Amaranth Chocolate Chip Cookies Recipe from Chef Brad.com
contributed by Connie Brown
1 C Butter, softened or use 1/2 C Butter and 1/2 C Coconut Oil 1 C Brown Sugar 1 C Organic Evaporated Cane Sugar 1 t Salt 2 1/2 C Flour 2CChocolateChips
2 eggs 1 T Vanilla
1 t Baking Soda 1 C Popped Amaranth 1C Toffeepieces(opt)
Cream the butter and sugars until smooth. Add the eggs, vanilla and mix until smooth . Then add the dry ingredients and mix well. Add chocolate chips last and fold into batter. Drop onto a parchment lined cookie sheet and flatten out each cookie with the bottom of a glass.. Bake in a preheated 325 degree oven for 11 min.

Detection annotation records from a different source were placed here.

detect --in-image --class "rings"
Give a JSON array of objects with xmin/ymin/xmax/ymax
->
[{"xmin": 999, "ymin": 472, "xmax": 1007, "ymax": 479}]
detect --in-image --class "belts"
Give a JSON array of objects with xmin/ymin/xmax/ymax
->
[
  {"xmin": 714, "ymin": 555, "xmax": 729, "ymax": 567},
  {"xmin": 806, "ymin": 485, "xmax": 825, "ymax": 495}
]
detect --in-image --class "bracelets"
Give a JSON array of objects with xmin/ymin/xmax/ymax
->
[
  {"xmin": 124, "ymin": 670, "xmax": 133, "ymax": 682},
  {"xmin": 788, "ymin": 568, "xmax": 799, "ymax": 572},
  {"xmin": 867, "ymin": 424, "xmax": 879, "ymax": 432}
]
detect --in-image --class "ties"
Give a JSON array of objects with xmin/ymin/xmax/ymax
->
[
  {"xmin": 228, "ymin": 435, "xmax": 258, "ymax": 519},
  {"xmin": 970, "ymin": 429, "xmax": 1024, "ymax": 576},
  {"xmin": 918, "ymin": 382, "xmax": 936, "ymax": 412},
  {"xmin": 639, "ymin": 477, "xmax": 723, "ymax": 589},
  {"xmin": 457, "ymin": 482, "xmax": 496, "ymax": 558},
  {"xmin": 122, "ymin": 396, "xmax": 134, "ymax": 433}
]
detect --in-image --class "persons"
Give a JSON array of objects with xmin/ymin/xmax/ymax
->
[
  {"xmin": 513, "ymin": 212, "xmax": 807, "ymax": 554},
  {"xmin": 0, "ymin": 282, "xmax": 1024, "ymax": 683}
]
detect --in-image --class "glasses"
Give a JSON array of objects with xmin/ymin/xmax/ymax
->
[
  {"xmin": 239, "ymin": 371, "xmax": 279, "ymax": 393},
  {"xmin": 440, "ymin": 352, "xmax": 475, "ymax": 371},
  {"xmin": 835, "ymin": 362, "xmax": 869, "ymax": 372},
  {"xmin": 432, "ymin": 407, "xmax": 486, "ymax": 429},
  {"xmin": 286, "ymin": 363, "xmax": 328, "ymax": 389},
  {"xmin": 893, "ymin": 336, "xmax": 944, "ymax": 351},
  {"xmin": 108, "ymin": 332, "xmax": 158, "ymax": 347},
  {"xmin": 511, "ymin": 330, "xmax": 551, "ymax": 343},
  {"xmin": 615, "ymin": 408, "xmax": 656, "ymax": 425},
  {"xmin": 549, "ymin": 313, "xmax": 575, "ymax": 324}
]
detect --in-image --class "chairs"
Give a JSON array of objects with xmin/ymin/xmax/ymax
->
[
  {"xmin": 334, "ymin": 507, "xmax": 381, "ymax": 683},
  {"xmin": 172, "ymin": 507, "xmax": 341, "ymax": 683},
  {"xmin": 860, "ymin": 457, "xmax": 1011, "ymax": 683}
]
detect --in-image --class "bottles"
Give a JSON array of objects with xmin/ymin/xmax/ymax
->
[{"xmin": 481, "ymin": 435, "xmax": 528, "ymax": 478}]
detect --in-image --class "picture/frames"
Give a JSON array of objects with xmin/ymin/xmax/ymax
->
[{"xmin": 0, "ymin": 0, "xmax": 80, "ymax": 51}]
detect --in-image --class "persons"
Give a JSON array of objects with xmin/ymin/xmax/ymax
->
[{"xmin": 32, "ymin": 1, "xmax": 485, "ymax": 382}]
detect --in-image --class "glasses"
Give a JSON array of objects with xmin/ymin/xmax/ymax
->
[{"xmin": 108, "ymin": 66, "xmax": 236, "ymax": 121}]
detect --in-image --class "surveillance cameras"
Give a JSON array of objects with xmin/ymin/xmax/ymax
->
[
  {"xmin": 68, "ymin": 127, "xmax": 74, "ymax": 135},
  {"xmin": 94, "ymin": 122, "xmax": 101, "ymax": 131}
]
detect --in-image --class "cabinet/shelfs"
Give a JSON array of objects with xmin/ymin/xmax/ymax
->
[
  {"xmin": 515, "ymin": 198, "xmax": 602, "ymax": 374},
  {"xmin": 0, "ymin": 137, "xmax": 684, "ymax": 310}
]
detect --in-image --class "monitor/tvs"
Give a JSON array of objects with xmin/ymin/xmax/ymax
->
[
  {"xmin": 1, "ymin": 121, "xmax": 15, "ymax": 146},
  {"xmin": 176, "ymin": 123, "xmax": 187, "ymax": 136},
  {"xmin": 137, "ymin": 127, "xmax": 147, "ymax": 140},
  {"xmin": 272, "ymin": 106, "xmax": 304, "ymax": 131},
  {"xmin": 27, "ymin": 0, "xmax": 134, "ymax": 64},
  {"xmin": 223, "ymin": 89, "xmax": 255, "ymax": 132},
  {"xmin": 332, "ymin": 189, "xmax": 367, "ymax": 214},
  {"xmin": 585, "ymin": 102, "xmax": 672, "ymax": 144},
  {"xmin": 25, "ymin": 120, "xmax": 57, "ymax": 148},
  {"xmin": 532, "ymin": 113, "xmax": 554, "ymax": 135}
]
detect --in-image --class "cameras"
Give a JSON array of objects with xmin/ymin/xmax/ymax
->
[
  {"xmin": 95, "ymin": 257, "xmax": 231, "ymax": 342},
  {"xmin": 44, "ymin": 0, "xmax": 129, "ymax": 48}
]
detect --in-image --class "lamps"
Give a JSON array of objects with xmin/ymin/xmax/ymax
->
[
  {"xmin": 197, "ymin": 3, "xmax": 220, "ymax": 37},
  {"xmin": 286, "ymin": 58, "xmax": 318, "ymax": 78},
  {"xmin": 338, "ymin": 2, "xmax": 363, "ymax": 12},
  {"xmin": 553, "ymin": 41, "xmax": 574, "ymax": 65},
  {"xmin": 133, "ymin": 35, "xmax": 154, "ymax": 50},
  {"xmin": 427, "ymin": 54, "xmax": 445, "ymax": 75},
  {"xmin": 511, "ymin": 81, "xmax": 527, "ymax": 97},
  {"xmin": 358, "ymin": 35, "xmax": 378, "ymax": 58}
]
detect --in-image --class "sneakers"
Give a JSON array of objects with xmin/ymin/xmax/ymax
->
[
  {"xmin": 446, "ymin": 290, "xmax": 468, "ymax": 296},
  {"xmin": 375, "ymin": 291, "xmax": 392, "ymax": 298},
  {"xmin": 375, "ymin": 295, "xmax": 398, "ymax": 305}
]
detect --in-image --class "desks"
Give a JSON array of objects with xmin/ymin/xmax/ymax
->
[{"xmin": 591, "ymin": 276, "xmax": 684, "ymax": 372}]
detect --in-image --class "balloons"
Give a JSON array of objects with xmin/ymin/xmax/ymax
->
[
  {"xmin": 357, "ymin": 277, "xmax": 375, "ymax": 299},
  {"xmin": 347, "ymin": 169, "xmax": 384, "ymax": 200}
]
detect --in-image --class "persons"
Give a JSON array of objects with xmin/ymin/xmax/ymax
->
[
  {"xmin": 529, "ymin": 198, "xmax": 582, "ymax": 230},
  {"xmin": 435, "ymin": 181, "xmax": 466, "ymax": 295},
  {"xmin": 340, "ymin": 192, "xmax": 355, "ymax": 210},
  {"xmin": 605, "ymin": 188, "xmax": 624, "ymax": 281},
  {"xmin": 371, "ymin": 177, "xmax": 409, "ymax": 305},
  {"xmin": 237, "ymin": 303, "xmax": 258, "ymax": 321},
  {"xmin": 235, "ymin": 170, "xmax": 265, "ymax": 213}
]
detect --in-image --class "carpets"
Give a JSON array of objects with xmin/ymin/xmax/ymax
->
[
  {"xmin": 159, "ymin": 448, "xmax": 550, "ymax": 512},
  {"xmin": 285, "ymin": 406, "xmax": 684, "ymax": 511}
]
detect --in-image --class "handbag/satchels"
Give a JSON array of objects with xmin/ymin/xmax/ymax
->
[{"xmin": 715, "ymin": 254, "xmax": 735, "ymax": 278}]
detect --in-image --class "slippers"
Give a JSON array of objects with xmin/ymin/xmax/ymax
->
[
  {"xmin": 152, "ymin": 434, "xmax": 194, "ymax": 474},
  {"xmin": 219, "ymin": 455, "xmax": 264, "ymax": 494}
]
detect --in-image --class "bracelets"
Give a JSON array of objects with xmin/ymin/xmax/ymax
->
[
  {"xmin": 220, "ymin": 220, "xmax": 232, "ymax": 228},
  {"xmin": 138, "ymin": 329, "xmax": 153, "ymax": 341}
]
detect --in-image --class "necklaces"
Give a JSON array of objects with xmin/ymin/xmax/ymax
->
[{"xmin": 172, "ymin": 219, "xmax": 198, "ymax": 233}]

Do not over bake! They should be just barely golden brown on the bottom.
Popped Amaranth: Amaranth is a super grain or complete protein. Using a deep pot, heat to medium hot with no oil. Using 1 –2 T of Amaranth at a time, drop onto hot pan and it will “pop” like popcorn. Pour into big bowl and continue until you have about 1 C..
You can do this ahead of time and store in an airtight container. It adds a wonderful nutty flavor to your recipes.